If you’re enrolled in a Medicare Advantage Plan, most Medicare services are covered through the plan and aren’t paid for under Original Medicare.
Most Medicare Advantage Plans offer prescription drug coverage
Medicare Part D (Prescription Drug Coverage)
Medicare Prescription Drug Plans are stand-alone drug plans that add prescription drug coverage to Original Medicare. Prescription Drug Plans assist with the cost of prescription drugs, vaccines, and some medical supplies not covered by Medicare Part A and Part B.
Part D was designed to aid people with Medicare, lower their prescription drug costs and to protect against future costs. This prescription drug plan will allow you to have access to medically necessary drugs. Except for certain situations, you should enroll in Part D when you first become eligible to avoid penalties.
Keep in mind some Part D plans have a coverage gap (or the “donut-hole”). This means that after you and your plan have spent a certain amount of money for covered drugs; you have to pay all costs out-of-pocket for your drugs up to a limit.
Your yearly deductible, your coinsurance or copayments, and what you pay in the coverage gap all count towards this out-of-pocket limit. The limit doesn’t include the drug plan’s premium.
Each Medicare Prescription Drug Plan has its own list of covered drugs (called a formulary). Many Medicare drug plans place drugs into different “tiers” on their formularies. Drugs in each tier have a different cost.

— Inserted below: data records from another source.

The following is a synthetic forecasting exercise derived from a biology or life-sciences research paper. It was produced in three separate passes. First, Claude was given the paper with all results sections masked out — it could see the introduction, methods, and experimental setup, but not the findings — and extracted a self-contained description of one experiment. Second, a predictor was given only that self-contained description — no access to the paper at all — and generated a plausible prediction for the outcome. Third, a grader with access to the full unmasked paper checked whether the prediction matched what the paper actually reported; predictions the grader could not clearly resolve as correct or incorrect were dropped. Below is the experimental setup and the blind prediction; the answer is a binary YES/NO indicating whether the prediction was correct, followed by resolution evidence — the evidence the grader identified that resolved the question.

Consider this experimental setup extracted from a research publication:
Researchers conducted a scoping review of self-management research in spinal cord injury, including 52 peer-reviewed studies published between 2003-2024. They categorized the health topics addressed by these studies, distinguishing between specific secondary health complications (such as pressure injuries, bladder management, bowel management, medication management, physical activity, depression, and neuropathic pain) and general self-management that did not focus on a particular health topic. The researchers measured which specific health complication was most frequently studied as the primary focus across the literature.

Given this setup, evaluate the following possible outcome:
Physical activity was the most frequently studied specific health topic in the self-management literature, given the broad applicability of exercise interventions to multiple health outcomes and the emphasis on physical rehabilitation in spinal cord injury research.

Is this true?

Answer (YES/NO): NO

A drug in a lower tier will generally cost you less than a drug in a higher tier. In some cases, if your drug is on a higher tier and your prescriber thinks you need that drug instead of a similar drug on a lower tier, you or your prescriber can ask your plan for an exception to get a lower copayment.
Provide your Medicare card, Prescription Drug Plan Card, and a Photo ID. If you are eligible for both Medicare & Medicaid, you will want to provide proof of your enrollment in Medicaid as well.
If you need to go to the pharmacy before your membership card arrives, you can use any of these as proof of membership:
- The acknowledgement, confirmation, or welcome letter you got from the plan.
- An enrollment confirmation number you got from the plan, and the plan name and phone number.
- A temporary card you may be able to print from MyMedicare.gov.
If you don’t have any of the items listed above, your pharmacist may be able to get your drug plan information if you provide your Medicare number or the last 4 digits of your Social Security Number.
If your pharmacist can’t get your drug plan information, you may have to pay out-of-pocket costs for your prescriptions. If you do, save your receipts and contact your plan to get your money back.